Bonus 1: Special Focus Area
Long-term financial planning
While not normally a supply chain strategic function, River Logic's built-in financial optimization capability includes the ability to generate accurate profit and loss forecasts, calculate the cost of sales, and other financial forecasts when performing manufacturing footprint, procurement, and other strategic supply chain planning exercises.

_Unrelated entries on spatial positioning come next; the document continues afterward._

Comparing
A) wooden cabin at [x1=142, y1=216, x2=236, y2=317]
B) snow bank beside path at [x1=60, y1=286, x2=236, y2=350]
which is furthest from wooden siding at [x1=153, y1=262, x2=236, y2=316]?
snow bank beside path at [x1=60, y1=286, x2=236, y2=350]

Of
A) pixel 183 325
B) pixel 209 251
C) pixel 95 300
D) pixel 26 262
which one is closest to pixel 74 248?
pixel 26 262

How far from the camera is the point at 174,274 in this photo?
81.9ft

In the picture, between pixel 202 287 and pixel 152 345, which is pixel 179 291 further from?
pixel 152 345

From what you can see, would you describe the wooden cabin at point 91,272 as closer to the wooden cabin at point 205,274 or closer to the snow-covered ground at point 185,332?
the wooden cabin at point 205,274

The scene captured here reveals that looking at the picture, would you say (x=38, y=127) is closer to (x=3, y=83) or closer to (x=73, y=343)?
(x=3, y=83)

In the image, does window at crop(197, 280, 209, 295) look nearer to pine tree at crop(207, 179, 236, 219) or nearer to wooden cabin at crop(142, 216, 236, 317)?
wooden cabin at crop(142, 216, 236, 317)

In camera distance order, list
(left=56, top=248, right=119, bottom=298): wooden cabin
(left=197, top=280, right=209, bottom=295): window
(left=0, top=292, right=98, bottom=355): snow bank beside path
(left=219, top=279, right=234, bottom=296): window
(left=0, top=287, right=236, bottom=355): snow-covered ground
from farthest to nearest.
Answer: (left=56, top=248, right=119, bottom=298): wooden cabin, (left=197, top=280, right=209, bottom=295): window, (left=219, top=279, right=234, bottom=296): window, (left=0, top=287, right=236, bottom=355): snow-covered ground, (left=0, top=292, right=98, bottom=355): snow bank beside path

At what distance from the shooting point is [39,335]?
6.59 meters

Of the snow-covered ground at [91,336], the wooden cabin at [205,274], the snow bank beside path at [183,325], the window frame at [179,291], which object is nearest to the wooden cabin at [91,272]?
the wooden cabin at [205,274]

Bonus 2: Specific Industrial Focus Areas
Here are four examples of industrial focus areas where River Logic has helped customers leverage strategic supply chain planning through prescriptive analytics optimization modeling.
Pharmaceuticals
The pharmaceutical drug approval process is lengthy and rigorous. River Logic has helped pharmaceutical companies optimize personnel allocation to the different tasks and phases of drug approval, with a particular emphasis on the pros and cons of assigning in-house or external staff.
Aerospace
We've helped aerospace companies optimize their bidding and production strategies. These include profitability analysis, available capacity for bids, and how to optimize production capacity.
Mining
A mining customer uses Enterprise Optimizer for its strategic supply chain planning process. This includes establishing a long-term production plan to maximize the net present value across the mining value chain. Specific benefits include determining which mine should supply what product, optimizing blending capabilities, minimizing work in progress, guiding buy and sell decisions, and allocating capital.
After-market
After-market servicing is an important aspect of marketing, particularly in areas like printer suppliers and auto parts. Encouraging customers to stick with OEM parts and services generates significant long-term revenue. River Logic has helped companies quantify tradeoffs between direct mail-in of parts for repair or replacement versus in-store pickups. We've also helped determine the best choice between repair and remanufacturing defective goods.